• EXCERPTED PASSAGE:
_ _ _ _ _

Generic thoughts on AI

Just like every other designer and their grandparents I have some thoughts on AI. They might be generic and unoriginal, just like AI!

During the past year I have seen my developer colleagues work and talk about how AI was changing their entire approach to work. But as a designer I felt that the tools offered to me were lacking; sure, I could upscale or generate images in Figma. I could build prototypes in Make or Lovable. But the core of my workflow remained unchanged. I remained curious though and for the new year I gave myself one goal: immerse myself in working with AI.

Not even two months later I barely open Figma and instead spend most of my time in the Terminal with Claude Code. I finally get it.

Claude Code running in tmux

Previously I would design flows in Figma in detail so that we as a team–devs, PM, and design–could look at it together and understand how a user would navigate through our product. To relate it to animation: I made all 24 frames per second (or at least 12!).

Figma isn't going away anytime soon, but my relationship with it has changed. I don't see it as a place to design and sketch out an entire product anymore. I see it as a place to sometimes design a few key-frames to define the visual look of a product; something for the team (and Claude through MCP) to look at when we build.

So where does that leave us now? We obviously start with the user; their problems are what we need to figure out and solve, that has never changed. What happens next has: Instead of spending time building wireframes (or more detailed designs) in Figma I spend time iterating on wire-frame-styled prototypes. These are rough, functional, but good enough to test with users; and we can quickly iterate on them!

_ _ _ _ _

Stored items:
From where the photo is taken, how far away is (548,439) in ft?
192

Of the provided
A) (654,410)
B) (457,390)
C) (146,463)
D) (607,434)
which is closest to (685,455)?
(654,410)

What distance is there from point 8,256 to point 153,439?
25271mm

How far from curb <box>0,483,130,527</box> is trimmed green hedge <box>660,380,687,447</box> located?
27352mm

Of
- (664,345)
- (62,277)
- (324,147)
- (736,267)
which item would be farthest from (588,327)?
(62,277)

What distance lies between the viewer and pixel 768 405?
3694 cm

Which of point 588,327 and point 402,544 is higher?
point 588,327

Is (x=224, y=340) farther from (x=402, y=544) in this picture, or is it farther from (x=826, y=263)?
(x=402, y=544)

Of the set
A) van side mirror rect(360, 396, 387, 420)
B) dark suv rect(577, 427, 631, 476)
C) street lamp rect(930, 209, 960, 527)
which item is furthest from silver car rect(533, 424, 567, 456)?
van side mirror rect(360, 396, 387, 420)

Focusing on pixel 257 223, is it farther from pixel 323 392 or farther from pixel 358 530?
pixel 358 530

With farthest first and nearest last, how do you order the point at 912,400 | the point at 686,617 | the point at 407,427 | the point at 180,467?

_ _ _ _ _

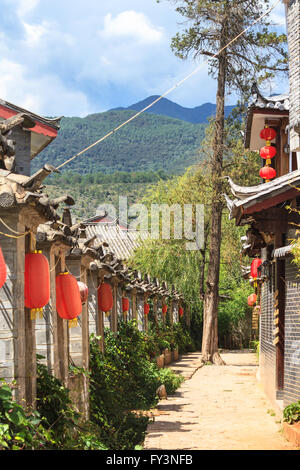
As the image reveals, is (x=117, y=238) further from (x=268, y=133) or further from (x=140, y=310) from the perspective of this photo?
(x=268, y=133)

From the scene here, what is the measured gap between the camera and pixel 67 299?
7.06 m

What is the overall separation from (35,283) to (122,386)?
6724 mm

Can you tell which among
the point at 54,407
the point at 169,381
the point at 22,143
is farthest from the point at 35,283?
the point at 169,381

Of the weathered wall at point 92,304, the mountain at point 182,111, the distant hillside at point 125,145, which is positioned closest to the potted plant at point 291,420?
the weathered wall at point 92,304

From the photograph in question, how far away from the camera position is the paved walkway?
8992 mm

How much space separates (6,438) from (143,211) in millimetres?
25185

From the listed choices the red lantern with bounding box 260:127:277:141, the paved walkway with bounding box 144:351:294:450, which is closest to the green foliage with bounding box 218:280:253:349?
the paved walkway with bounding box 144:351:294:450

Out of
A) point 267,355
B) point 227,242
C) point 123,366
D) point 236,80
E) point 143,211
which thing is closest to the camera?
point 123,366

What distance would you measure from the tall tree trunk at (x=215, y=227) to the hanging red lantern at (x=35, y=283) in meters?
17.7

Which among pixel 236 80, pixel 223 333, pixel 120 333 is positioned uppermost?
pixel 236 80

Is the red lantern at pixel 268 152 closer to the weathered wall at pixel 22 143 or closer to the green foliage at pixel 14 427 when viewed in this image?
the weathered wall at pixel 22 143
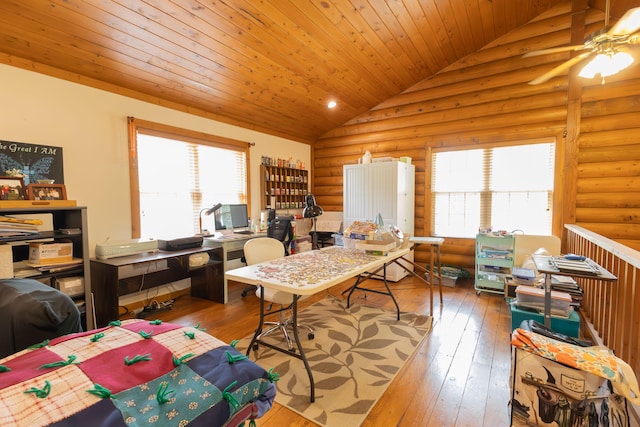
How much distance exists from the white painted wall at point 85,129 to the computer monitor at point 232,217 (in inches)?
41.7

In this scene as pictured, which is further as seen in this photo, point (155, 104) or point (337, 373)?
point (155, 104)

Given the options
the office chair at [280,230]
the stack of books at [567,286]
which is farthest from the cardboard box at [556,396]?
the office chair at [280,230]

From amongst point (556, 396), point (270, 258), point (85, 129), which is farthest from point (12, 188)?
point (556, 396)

_ _ _ _ _

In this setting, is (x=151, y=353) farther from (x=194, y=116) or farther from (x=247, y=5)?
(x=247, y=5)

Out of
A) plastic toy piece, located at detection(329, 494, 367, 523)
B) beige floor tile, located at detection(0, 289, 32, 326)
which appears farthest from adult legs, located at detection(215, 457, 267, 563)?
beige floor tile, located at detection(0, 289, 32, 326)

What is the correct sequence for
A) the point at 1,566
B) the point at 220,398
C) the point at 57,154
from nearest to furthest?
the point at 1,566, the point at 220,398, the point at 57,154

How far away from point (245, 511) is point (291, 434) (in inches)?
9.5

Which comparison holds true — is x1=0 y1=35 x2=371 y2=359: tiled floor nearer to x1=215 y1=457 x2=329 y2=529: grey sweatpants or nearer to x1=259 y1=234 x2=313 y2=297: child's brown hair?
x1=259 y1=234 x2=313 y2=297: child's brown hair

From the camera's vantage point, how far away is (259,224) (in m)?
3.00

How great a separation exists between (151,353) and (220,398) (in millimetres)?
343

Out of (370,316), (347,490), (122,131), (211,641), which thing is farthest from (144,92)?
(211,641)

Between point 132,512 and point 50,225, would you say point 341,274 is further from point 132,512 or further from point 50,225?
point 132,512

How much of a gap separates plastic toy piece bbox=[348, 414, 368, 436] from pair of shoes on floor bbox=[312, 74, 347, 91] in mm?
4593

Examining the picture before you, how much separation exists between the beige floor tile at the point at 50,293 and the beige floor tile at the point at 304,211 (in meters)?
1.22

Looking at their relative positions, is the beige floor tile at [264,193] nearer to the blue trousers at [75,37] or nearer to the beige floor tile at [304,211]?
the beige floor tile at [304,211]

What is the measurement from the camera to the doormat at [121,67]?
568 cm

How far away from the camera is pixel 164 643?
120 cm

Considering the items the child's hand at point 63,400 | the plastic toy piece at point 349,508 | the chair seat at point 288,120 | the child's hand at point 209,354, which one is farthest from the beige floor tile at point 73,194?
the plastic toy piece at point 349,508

_ _ _ _ _

• WORK INSTRUCTIONS: Can you carry on the essay about AI and design work, continuing from its final paragraph on wireframe-styled prototypes?

• RESPONSE TO THE EXERCISE:
A Lovable prototype

Once we have validated the flow we treat the prototype like a blue-print from which we start work. Previously I would have hopped into Figma but now I usually hop into Claude. We have our design system and previous patterns that we can build upon, and usually that is enough. There will be times that I go back to Figma for a few key-frames; but if a project previously would have required 30 frames in Figma, it now requires around 5-6.

What's eroding right now is the handover process. Previously it was as if developers spoke Japanese and Designers spoke Icelandic. In the middle there was the handover process, which was in Swahili, something both parties spoke. At every translation step there were risks of mistranslation. Now, we speak each other's languages, albeit maybe haltingly at first.

Translation between designers and developers

The lessening impact of Figma, and the increasing quality of the UI/UX from AI, does not make designers obsolete. In a day and age where anyone can create a product with AI I think we will see an increased value for good designers. Our value lies in the details; the interactions, visual cohesion, the humanity of the product. The things that make a product feel considered, not just AI slop.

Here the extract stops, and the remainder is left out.